Nach Botox-Fail: Reality-Star will künftig auf Spritzen verzichten
Köln - Reality-Sternchen Sandra Sicora (33) zieht nach einem Beauty-Fail die Reißleine. Nach einem Botox-Unfall will sie künftig komplett auf Spritzen verzichten.
"Bei mir ging es nicht mal um Falten, sondern um meine Kieferprobleme, und leider ist dabei etwas schiefgelaufen", erklärte Sandra Ende Dezember auf Instagram.
Die Botox-Behandlung sollte ihrem nervigen Zähneknirschen endlich ein Ende bereiten. Doch ungünstigerweise passierte mehr als das: Sandra konnte durch Injektion in ihrem Kiefermuskel nicht mehr richtig lachen.
Inzwischen sprach sie auch mit Promiflash über den Vorfall. Auf die Frage, ob sie Botox künftig für glattere Haut nutzen würde, kam die Antwort ohne Zögern: "Auf gar keinen Fall. Dann hängt mir ja noch mal irgendwas."
Stattdessen setzt sie lieber auf ihre eigenen Beauty-Rituale zu Hause am Waschbecken, mal alleine, mal gemeinsam mit Freundinnen.

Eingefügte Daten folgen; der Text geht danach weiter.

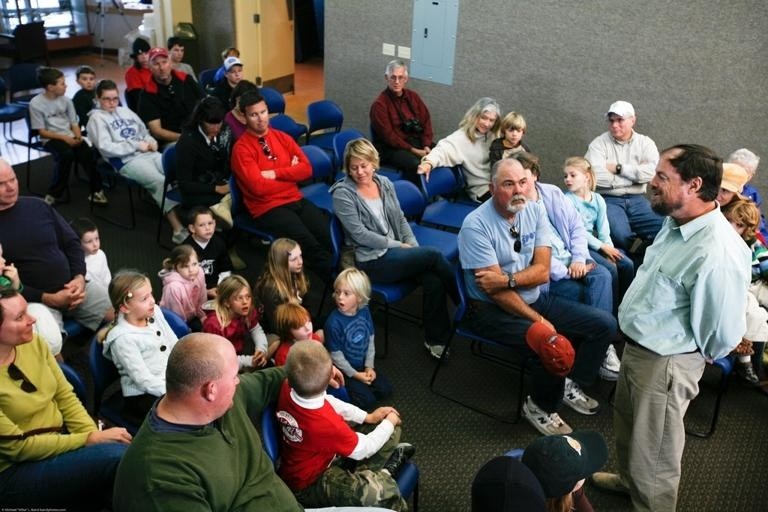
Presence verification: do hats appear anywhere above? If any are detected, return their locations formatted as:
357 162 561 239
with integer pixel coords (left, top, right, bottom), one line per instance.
522 430 608 498
223 56 243 72
148 48 168 60
130 37 150 57
471 455 548 512
605 101 635 118
526 321 576 376
720 162 748 193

Dafür greift sie, wie sie selbst sagt, zu "ganz vielen Kosmetikprodukten" und unterstützt die Pflege mit speziellen Geräten, die der Haut ein bisschen Zeit abknöpfen sollen.
Sandra warnt: Beauty-Trend mit Schattenseiten
Sandra ist für ihr selbstbewusstes Auftreten und ihr herzhaftes Lachen bekannt. Dass die Behandlung ihr eine Zeit lang die Freude am Lächeln nahm, belastete die 33-Jährige sehr.
Die Konsequenz: Sandra sagte sogar eine Show ab und lehnte Interviews ab, "weil ich mich nicht beim Lachen filmen lassen wollte". Monatelang versteckte sie den Vorfall, bis sie sich doch öffnete.
Die Masseter-Botox-Behandlung entwickelte sich in den vergangenen Jahren immer mehr zum Beauty-Trend, weil der Kiefer dadurch schmaler wirken soll.
Gleichzeitig warnen Ärzte und Betroffene immer wieder vor möglichen Nebenwirkungen: eingeschränkte Mimik, Probleme beim Kauen oder ein verändertes Lächeln.
Genau davor will auch Sandra ihre Community schützen. Ihre klare Botschaft an ihre Follower: "Überlegt einfach immer gut, ob es wirklich nötig ist."